A recent report by a panel of professors tasked with revamping the school’s general education programme calls for courses designed to help prepare students to contribute to civic life, respond to change in society, and grasp the ethical implications of their actions. Because everything that happens at Harvard sends ripples throughout the academic world, university officials throughout the US are watching the report closely. “Our aim was to help students try to draw connections between what they are learning in the classroom and their 21st-century lives,” said Alison Simmons, co-chair of the task force and a professor of philosophy.

“We’re not trying to say that an educated man or woman needs to know this, that and the other.

“What we’re saying is that an educated person should have a certain set of capacities: inter­pretive capacities, problem-solving capacities, reflective capacities and critical capacities to help them through the world,” she said. Harvard’s current core curriculum, which was designed in the 1970s, has been faulted for allowing professors to teach whatever narrow and obscure subjects interest them and for placing too little emphasis on the quality of undergraduates’ academic experience.

The new curriculum design would be any educator's dream:

Under the new curriculum, each student would be required to take one course in each of eight categories. These include: science of living systems; science of the physical universe; societies of the world, which will cover ethnic identity, statehood and government; empirical reasoning, which will include courses on evaluating data; and ethical reasoning, which will cover philosophy, political theory and religion.

The three other areas are: aesthetic and interpretive understanding, which focuses on cultural expression, such as literature, art and music; culture and belief, which would place those works in context; and the US in the world, which is meant to give students a “nuanced understanding of American society”.
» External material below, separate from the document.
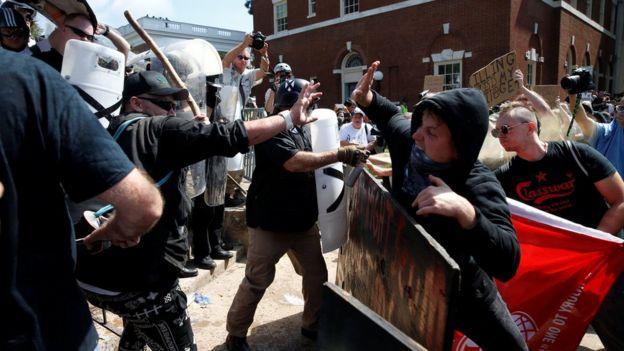 Supremacistas brancos e antifascistas entram em confronto em Charlottesville, na Virgínia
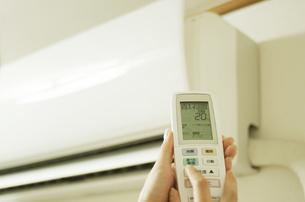 エアコンを操作する女性の手の写真素材 [FYI00415561]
The report also promotes an initiative in “activity-based learning” that would link academic work with students’ Harvard-sponsored extra-curricular activities, such as writing for the student newspaper or performing in a dance troupe, as well as pursuits outside the university, such as volunteering for a political camp­aign or taking a placement as an intern at a company

You can see the committee's thinking. Identify the skills needed. Then, identify the courses that would provide the skills.
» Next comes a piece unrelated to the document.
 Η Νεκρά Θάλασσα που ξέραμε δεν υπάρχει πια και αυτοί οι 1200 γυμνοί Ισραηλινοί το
Biology and physics/chemistry would be part of any existing curriculum. Ethics and philosophy would not be uncommon, as also literature, art and music and data evaluation.

What is new, as I see it, are the elements that help the young student relate to the world at large and understand the sources of conflict in the modern world: ethinic identity and statehood; culture and belief; and the US and the world, especially important because Americans are amongst the most insular people in the world today.
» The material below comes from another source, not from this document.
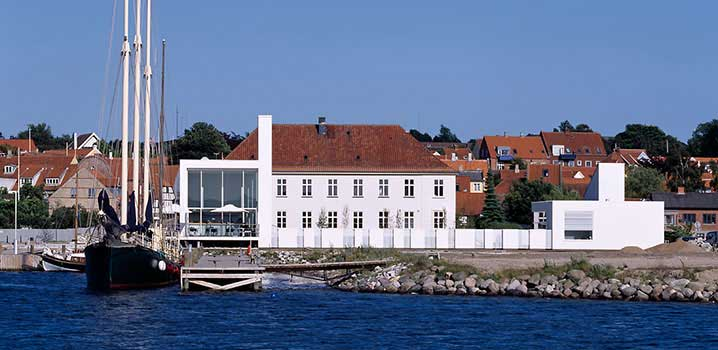 Das schön gelegene Glasmuseum in Ebeltoft / Glasmuseet Ebeltoft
In a word, the revamped curriculum is all about helping students relate to globalisation. That is as it should be. "Internationalisation" of programmes is something of a buzzword today but, like many buzzords, it is in danger of being trivialised.

Too many institutions, especially business schools, think "internationalisation" has to do with students visiting foreign lands or having foreign students come over- "exchange programmes" are the flavour of the day. There is, of course, a place for travel but there is more to "internationalisation" of programmes than globe-trotting. After all, tour operators can do a decent job of travel, we don't need universities to do that.

No, "internationalisation" must be primarily about changing the curriculum to reflect changes in the world at large, it must be about bringing in the international dimension to learning.We need to develop citizens who have basic skills and knowledge and who can also intelligently relate to what is going on in the world. That is what Harvard is attempting with its new curriculum.

There's just a little footnote I would like to add. Larry Summers, the distinguished economist and former US treasury secretary who was President of Harvard, tried his damndest to ring in changes at Harvard. One of his main concerns was the undergrad curriculum. He was defeated by a faculty body that was resistant to change and that was also resistant to anybody telling them they needed to improve. It must be gratifying for Summers to see that faculty have had to respond, after all, to the clamour for change, even if somewhat belatedly.